Our house has the usual linen closets, bookcases, and closets. You can check our floor plan for details. One thing to note is that we have a linen closet in each bathroom plus one between the master bath and master bedroom -- we found that we need every bit of that space.
The following is just a discussion of some storage options we chose which are not always used or which require advance planning which you may need to be aware of.
Under The House:
At the corner of the house built where the ground slopes down the greatest amount, there was enough headroom to put a storage room about 12'x17'.
All of the house's under-floor space is walled in by concrete blocks, so two walls of the storage room are made up of concrete blocks. The other two interior walls of the storage room were framed with studs and sheetrocked.
We originally intended to use this space just for storing lawn equipment, other outside items, a work bench and tools in the storage room.
However, because the storage room under the house is, by necessity, at the lowest part of the lot, which also happens to be at the far corner from the front of the house and the garage, it is not convenient to put anything there which we would want to get to frequently, which includes either lawn equipment or a workbench.
However, we have filled the room up with boxes of "stuff", including seasonal decorations, unused furniture, and other items we only rarely need to get to.
Garage Attic Space:
The garage has a pull-down ladder for access to its attic for storage. However, it was many years before we actually put anything up there because we had so much other storage space.
We probably could have lived without that space, but for the cost of a pull-down ladder, it's okay.
House Attic Space:
|The house does not need a pull-down ladder for its attic because the loft has a door which leads directly into the attic. Actually, the door leads into a small walk-through closet which has a door on the other side that opens into the attic. As mentioned in the "Framing" section, we had specified an area of the attic outside this door which would be cleared of joist framing and would have plywood decking for additional storage.|
A walk-in pantry provides a lot of convenience. Having all of the food stored in one place lets you see and get to everything at once. It makes unloading groceries easier.
A spice rack on the door increases storage space in the pantry enormously since all those little bottles can take a lot of shelf space. Putting them all in the rack makes them easier to find, too.
With the pantry right next to the food-prep area, it is easy to reach a spice, use it, and put it right back in the rack.
In the master closet, we had to choose where to have double poles (one clothes hanging pole up high and another down below it,
which doubles the hanging space).

DATA FOR REVIEW:

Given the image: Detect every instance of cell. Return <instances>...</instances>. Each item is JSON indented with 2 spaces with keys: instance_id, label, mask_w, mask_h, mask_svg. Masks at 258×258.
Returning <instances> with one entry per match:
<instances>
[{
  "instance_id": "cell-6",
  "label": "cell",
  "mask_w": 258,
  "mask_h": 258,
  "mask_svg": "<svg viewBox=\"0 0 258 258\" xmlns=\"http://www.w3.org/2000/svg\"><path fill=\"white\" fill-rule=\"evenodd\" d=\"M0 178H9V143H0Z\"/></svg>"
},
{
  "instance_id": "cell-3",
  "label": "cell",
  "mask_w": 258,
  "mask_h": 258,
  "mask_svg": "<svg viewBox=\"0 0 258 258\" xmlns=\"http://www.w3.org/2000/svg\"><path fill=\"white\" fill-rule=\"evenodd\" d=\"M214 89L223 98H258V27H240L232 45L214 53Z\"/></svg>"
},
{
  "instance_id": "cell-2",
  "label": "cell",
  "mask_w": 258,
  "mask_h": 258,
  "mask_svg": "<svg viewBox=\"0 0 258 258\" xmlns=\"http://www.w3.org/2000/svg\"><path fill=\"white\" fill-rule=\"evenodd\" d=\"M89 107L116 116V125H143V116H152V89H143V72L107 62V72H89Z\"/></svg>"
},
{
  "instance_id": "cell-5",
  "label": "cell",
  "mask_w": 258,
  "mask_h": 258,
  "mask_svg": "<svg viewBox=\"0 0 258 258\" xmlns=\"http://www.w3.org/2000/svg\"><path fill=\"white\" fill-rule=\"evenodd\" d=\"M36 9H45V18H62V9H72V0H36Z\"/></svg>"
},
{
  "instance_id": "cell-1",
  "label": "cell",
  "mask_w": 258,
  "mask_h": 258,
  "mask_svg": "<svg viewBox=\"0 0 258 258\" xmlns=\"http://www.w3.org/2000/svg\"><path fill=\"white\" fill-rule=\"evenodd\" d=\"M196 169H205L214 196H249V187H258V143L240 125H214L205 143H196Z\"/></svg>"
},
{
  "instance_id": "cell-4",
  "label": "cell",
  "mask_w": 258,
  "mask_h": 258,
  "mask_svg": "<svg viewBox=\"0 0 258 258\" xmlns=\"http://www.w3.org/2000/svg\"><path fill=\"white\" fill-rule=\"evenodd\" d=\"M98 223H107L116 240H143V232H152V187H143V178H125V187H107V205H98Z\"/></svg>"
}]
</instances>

REQUIRED ACTION 1: Copy the passage on the house's storage, starting at "The following is" and ending at "the storage room.".
REQUIRED ACTION 2: Decide whether each statement agrees with the passage on the house's storage, answering yes or no and quoting the deciding words exactly. (a) The storage room under the house is about 12'x17'. (b) The lawn equipment and workbench ended up in the storage room under the house. (c) A pull-down ladder gives access to the house attic.
The material plays no part in this work.

EXERCISE SOLUTION 1:
The following is just a discussion of some storage options we chose which are not always used or which require advance planning which you may need to be aware of.
Under The House:
At the corner of the house built where the ground slopes down the greatest amount, there was enough headroom to put a storage room about 12'x17'.
All of the house's under-floor space is walled in by concrete blocks, so two walls of the storage room are made up of concrete blocks. The other two interior walls of the storage room were framed with studs and sheetrocked.
We originally intended to use this space just for storing lawn equipment, other outside items, a work bench and tools in the storage room.

EXERCISE SOLUTION 2:
(a) Yes: "there was enough headroom to put a storage room about 12'x17'"
(b) No: "it is not convenient to put anything there which we would want to get to frequently, which includes either lawn equipment or a workbench"
(c) No: "The house does not need a pull-down ladder for its attic because the loft has a door which leads directly into the attic"